_TRECHO DO DOCUMENTO_
* * * * *
Por Henrique Fregonasse e Maria Clara Batista
Ao subir a tesourinha em direção à quadra 309 da Asa Norte, é possível encontrar uma faixa colada no viaduto, logo acima da passagem. “Brasília goza em silêncio”, lê-se, em letras garrafais. Trata-se de um dos lambe-lambes — colagens feitas em papel — do projeto “Cada caminho é um poema”, realizado pelo Coletivo Transverso.
“Essas frases são autorais e fazem parte do nosso repertório poético. ‘Brasília goza em silêncio’ é uma provocação lírica que fala do prazer contido, dos afetos subterrâneos, da cidade que vive intensamente apesar das estruturas que a silenciam. São frases que colocam Brasília como corpo, como enigma, como desejo — e que convidam quem passa a sentir a cidade com mais escuta e presença”, explica a multiartista Patrícia Del Rey, que foi uma das fundadoras do Transverso em 2011, a partir do desejo de realizar intervenções poéticas no espaço público cotidiano.
* * * * *
_TAREFA A CUMPRIR_
Prolongue a reportagem sobre os lambe-lambes do Coletivo Transverso em Brasília, começando logo após a última frase apresentada.

_REGISTROS EXIBIDOS_
* * * * *
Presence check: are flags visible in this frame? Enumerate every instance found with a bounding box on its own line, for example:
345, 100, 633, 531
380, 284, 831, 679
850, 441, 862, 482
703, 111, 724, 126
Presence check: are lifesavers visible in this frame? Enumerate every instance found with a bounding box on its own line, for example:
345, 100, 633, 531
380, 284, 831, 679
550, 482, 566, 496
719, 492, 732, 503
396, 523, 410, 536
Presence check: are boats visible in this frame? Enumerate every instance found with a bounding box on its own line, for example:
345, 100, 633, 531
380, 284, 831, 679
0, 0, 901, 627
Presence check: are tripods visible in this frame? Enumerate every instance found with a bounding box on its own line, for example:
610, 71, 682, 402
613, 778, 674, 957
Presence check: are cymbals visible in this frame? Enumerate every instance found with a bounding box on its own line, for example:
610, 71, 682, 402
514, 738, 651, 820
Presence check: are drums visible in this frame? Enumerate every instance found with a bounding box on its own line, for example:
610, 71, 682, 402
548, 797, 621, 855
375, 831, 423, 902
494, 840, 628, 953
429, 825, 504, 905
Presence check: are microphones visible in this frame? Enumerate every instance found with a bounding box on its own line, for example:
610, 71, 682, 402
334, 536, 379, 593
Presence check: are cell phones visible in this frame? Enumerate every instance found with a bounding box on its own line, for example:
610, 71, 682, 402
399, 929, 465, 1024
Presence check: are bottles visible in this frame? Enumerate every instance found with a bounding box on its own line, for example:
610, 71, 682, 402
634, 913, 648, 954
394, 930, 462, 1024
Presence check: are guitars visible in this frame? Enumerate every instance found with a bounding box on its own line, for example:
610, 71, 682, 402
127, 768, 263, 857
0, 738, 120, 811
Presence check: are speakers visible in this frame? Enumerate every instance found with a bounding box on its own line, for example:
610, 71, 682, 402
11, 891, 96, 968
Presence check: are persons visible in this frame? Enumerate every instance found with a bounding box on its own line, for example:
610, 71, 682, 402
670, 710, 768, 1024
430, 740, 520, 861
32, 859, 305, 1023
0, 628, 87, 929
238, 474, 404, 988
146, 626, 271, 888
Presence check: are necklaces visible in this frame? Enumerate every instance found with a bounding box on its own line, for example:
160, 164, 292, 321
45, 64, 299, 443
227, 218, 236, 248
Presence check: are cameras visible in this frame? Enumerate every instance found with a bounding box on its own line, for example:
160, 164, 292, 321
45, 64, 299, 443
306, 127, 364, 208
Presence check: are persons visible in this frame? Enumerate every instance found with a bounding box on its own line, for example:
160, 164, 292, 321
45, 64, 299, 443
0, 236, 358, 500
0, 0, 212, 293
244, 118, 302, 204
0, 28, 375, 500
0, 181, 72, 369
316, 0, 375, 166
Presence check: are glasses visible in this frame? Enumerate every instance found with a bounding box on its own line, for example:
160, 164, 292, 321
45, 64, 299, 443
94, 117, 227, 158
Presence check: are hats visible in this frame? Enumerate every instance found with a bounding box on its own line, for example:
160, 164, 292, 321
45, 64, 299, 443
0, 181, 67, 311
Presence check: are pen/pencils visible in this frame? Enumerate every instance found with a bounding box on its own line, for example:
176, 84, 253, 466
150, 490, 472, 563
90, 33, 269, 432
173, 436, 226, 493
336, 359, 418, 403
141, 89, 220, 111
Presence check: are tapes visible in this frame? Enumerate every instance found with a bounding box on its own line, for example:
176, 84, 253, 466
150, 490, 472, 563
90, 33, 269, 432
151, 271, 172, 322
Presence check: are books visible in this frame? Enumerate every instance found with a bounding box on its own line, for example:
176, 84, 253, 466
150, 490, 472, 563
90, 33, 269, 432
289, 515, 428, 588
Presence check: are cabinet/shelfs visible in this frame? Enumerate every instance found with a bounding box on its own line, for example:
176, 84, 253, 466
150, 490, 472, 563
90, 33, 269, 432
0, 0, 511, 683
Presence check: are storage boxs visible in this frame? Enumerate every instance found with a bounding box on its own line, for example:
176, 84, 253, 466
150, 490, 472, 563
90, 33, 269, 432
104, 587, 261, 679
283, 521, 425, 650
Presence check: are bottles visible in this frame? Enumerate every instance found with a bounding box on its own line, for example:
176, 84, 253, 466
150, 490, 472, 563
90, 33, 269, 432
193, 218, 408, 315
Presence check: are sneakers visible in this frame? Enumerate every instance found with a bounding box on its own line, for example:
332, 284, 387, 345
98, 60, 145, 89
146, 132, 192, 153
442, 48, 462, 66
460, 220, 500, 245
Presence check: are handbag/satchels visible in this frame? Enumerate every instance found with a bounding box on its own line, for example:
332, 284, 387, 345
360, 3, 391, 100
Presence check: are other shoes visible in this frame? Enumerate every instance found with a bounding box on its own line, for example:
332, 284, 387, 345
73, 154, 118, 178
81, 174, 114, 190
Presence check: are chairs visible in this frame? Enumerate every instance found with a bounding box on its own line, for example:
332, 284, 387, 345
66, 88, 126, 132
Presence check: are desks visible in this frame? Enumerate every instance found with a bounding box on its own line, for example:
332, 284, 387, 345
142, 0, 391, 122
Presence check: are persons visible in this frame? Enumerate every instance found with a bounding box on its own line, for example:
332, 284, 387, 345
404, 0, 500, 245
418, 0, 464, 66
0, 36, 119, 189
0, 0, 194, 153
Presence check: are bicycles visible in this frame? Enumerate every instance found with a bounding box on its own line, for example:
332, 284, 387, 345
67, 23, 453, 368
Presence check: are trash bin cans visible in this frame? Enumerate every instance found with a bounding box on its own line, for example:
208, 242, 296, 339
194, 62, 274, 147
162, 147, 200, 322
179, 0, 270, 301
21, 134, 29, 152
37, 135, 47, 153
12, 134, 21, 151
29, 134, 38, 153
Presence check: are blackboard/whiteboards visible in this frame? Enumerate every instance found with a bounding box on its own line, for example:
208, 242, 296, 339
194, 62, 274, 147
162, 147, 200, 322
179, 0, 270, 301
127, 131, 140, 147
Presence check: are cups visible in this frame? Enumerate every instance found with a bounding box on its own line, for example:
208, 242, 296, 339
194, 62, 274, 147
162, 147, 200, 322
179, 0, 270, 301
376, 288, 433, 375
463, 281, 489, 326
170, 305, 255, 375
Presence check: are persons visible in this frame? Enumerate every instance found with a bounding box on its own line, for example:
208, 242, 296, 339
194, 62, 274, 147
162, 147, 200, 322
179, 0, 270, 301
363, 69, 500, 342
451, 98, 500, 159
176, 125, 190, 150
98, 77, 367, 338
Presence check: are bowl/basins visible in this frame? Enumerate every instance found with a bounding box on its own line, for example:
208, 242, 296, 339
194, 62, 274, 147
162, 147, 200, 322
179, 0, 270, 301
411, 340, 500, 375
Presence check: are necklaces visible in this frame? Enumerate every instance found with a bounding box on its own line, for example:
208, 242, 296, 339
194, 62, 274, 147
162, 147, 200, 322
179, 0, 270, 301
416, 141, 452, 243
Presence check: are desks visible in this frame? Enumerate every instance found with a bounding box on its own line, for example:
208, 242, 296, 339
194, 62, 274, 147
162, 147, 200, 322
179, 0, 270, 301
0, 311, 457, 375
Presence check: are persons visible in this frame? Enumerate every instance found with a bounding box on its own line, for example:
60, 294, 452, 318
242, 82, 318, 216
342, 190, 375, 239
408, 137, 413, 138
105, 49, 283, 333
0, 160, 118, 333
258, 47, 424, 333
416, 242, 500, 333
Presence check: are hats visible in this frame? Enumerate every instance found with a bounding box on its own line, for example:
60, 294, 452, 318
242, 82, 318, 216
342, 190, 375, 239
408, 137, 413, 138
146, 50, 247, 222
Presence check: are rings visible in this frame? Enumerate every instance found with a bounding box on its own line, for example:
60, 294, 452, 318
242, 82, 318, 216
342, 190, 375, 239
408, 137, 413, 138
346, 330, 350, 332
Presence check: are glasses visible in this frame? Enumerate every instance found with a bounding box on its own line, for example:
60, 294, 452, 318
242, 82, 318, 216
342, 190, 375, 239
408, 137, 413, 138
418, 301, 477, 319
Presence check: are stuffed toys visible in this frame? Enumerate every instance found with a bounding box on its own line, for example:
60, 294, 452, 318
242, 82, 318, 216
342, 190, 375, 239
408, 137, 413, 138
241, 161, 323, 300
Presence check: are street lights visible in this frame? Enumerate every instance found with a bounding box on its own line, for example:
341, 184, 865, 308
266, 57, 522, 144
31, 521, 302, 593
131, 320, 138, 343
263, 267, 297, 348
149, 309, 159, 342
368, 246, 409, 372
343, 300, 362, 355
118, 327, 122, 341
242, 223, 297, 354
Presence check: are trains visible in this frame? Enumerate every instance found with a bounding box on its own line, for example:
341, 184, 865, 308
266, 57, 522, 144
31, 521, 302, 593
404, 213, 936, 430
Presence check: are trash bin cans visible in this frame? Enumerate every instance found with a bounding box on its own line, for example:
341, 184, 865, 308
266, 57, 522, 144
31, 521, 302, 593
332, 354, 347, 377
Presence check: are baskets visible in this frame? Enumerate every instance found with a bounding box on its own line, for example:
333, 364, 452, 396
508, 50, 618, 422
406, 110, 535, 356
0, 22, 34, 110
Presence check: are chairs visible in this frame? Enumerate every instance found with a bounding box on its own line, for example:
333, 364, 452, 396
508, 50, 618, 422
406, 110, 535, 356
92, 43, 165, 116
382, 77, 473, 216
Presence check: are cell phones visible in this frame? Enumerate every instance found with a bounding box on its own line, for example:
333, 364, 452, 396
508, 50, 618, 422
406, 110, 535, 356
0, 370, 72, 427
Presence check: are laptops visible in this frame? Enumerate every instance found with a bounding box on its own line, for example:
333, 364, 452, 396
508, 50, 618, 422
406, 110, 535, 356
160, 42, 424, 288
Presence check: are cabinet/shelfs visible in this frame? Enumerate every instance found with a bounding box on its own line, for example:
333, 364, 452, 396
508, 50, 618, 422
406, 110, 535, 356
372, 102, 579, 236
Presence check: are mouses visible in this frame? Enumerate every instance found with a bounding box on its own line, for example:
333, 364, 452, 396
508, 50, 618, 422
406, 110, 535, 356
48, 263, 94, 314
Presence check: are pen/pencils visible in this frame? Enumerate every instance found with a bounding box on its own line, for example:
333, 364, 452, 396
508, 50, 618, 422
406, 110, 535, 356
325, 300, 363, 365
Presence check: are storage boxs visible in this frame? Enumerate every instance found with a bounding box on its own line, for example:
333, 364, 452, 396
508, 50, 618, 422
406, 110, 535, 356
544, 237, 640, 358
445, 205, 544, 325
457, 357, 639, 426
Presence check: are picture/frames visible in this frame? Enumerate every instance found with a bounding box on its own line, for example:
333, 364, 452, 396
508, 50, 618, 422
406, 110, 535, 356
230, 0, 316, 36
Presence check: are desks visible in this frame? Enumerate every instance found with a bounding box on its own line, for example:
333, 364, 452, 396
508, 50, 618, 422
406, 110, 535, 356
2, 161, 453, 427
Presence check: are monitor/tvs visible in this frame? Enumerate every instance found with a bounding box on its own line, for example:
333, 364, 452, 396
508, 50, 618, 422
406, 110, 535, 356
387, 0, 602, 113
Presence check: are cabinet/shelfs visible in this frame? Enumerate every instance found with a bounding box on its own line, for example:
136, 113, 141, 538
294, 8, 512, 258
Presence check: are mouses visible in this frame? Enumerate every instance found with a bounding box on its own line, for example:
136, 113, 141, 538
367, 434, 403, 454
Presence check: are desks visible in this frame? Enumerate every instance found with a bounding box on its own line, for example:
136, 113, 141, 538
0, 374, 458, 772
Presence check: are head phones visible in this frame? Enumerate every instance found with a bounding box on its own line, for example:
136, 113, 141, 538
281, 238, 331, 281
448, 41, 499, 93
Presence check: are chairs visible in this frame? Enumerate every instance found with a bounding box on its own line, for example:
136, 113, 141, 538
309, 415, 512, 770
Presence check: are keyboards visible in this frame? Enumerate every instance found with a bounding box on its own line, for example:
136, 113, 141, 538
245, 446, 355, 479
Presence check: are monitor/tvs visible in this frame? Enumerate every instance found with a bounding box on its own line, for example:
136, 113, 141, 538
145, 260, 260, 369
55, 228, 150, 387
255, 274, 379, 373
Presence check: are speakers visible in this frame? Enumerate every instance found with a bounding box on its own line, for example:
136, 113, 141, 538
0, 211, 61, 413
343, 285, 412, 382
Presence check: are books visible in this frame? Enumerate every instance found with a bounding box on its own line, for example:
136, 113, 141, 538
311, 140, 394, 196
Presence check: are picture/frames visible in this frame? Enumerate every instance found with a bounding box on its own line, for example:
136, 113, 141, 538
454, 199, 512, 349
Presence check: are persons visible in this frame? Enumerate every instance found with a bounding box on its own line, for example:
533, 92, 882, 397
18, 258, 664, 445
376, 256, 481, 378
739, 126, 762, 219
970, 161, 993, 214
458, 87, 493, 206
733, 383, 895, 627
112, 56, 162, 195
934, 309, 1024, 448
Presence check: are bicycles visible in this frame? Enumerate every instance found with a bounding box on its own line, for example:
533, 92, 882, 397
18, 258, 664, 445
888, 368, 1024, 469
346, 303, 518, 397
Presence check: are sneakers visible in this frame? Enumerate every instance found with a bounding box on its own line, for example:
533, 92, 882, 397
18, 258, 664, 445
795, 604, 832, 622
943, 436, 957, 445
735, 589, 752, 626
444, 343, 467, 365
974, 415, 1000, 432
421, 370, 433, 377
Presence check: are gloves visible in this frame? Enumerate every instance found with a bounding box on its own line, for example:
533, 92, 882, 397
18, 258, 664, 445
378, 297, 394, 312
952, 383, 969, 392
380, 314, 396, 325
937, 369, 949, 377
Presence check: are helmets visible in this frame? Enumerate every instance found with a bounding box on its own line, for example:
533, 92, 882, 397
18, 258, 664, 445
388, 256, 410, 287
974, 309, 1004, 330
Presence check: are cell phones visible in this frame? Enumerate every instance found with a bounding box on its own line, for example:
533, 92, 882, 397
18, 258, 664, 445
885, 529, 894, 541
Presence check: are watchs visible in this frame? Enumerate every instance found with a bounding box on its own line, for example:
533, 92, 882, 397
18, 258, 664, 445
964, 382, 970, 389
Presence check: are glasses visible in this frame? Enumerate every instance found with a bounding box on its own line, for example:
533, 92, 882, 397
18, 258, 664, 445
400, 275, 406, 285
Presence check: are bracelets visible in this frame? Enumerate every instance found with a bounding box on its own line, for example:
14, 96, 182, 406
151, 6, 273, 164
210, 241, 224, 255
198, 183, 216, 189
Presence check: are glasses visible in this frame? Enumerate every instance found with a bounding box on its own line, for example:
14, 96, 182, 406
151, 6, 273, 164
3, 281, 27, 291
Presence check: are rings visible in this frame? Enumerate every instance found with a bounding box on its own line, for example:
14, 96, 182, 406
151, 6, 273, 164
* * * * *
_RESULTADO DA TAREFA_
Ela conta que o lambe-lambe despertou o interesse do grupo desde o princípio, por se tratar de uma linguagem de “guerrilha afetiva” — que busca criar uma conexão emocional forte e duradoura com o público — direta, acessível, potente e efêmera.
“É uma forma de imprimir poesia no concreto, de marcar o tempo da cidade com frases que resistem e desaparecem. Ele entrou no nosso processo criativo como extensão da palavra no corpo da cidade — uma escrita que se cola no mundo”, ressalta.
Foto: Divulgação – Coletivo Transverso
Questionada sobre a valorização dos lambe-lambes, uma vez que não costumam ser assinadas e estão à mercê das intempéries da natureza, Patrícia esclarece que a percepção de valor dessas obras está na coletividade e na identificação de quem observa.
“A nossa assinatura é o gesto coletivo. Muitas vezes não assinamos justamente para deixar que a frase pertença a quem lê. A valorização vem pela ressonância: quando um lambe toca alguém, muda um percurso, inicia uma conversa, ele já cumpriu seu papel. A arte urbana não é sobre o nome de quem fez, mas sobre o que ela move”, destaca.
A artista conta que algumas das frases expostas nos lambes pelo Transverso já os acompanham há anos e seguem ressoando nas ruas junto aos brasilienses, sendo reescritas em cadernos, copos e muros de outras cidades.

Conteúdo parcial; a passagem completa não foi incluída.